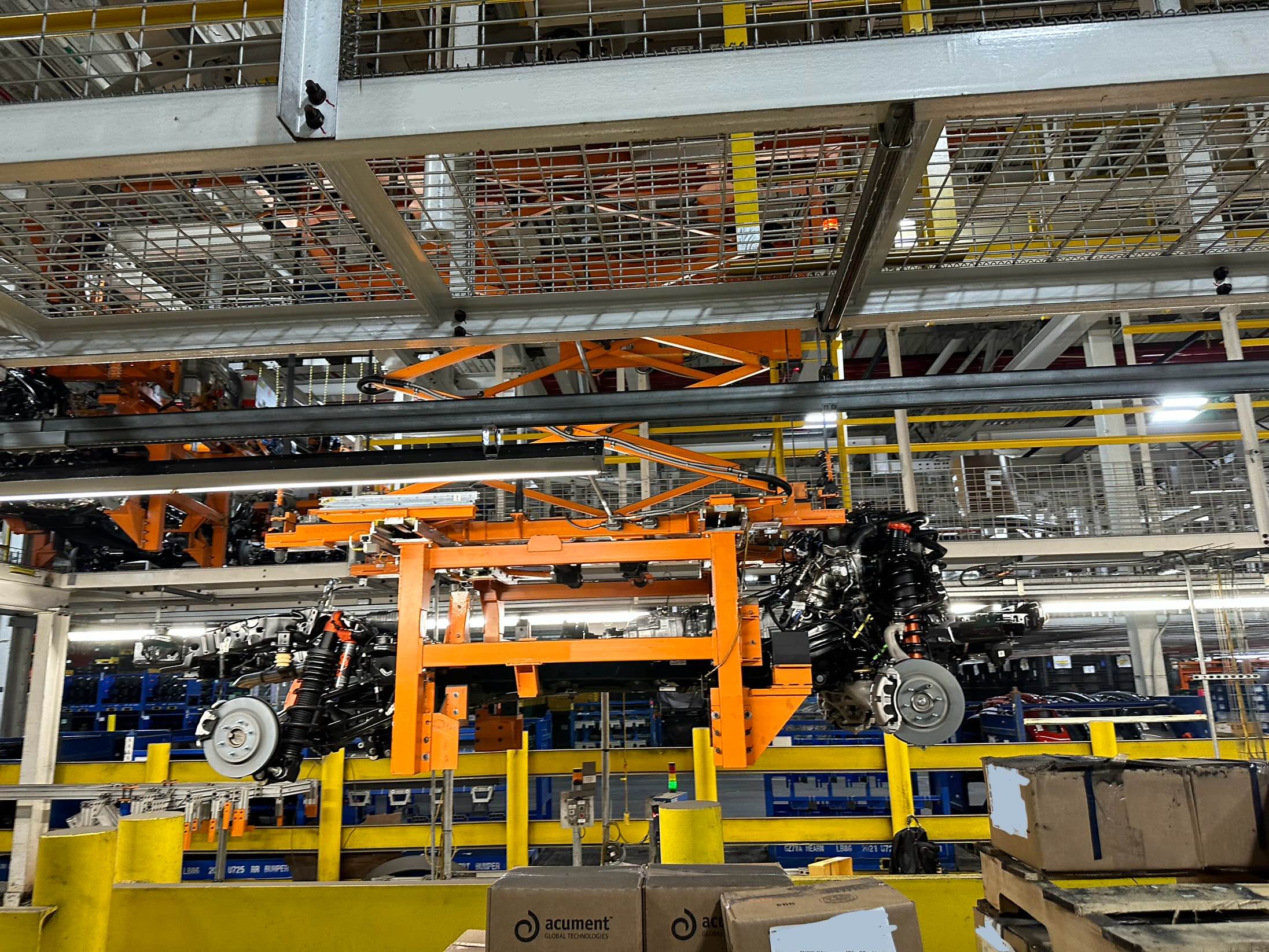 Ford Ranger Production email update? IMG_3694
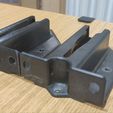 Renault Espace 3 Bumper Montajı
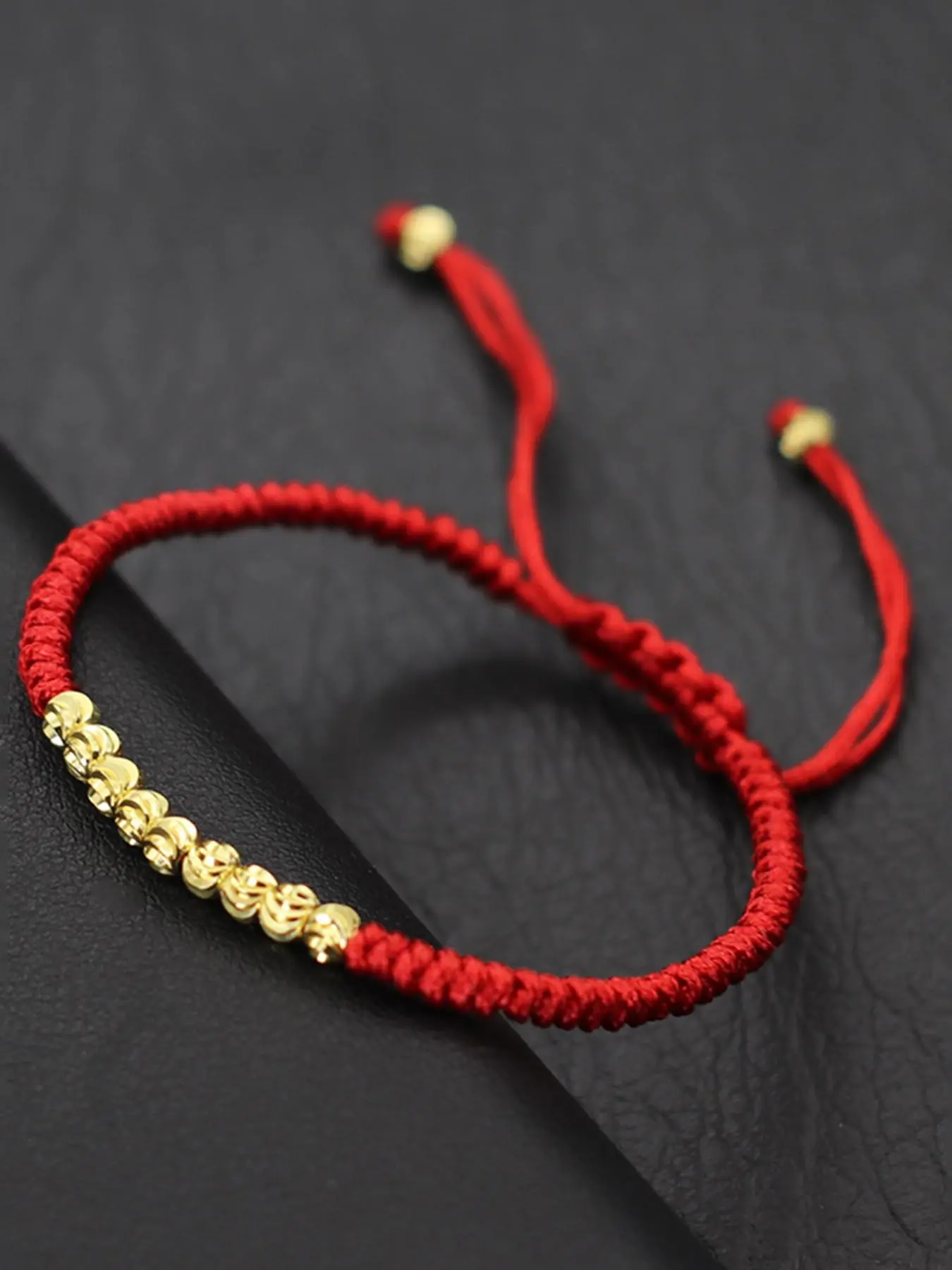 Handmade Braided Rope Bracelet, Summer Dainty Jewelry, Fashionable Jewelry for Women & Men, Trendy All-match & Exquisite Jewelry for Birthday Gift, Trendy Stack Bangle, Braided Bracelets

- - - - -

# WORK INSTRUCTION:
Drop the pictures and set down the data above exactly.

# TASK RESULT:
 Ford Ranger Production email update? IMG_3694
 Renault Espace 3 Bumper Montajı
 Handmade Braided Rope Bracelet, Summer Dainty Jewelry, Fashionable Jewelry for Women & Men, Trendy All-match & Exquisite Jewelry for Birthday Gift, Trendy Stack Bangle, Braided Bracelets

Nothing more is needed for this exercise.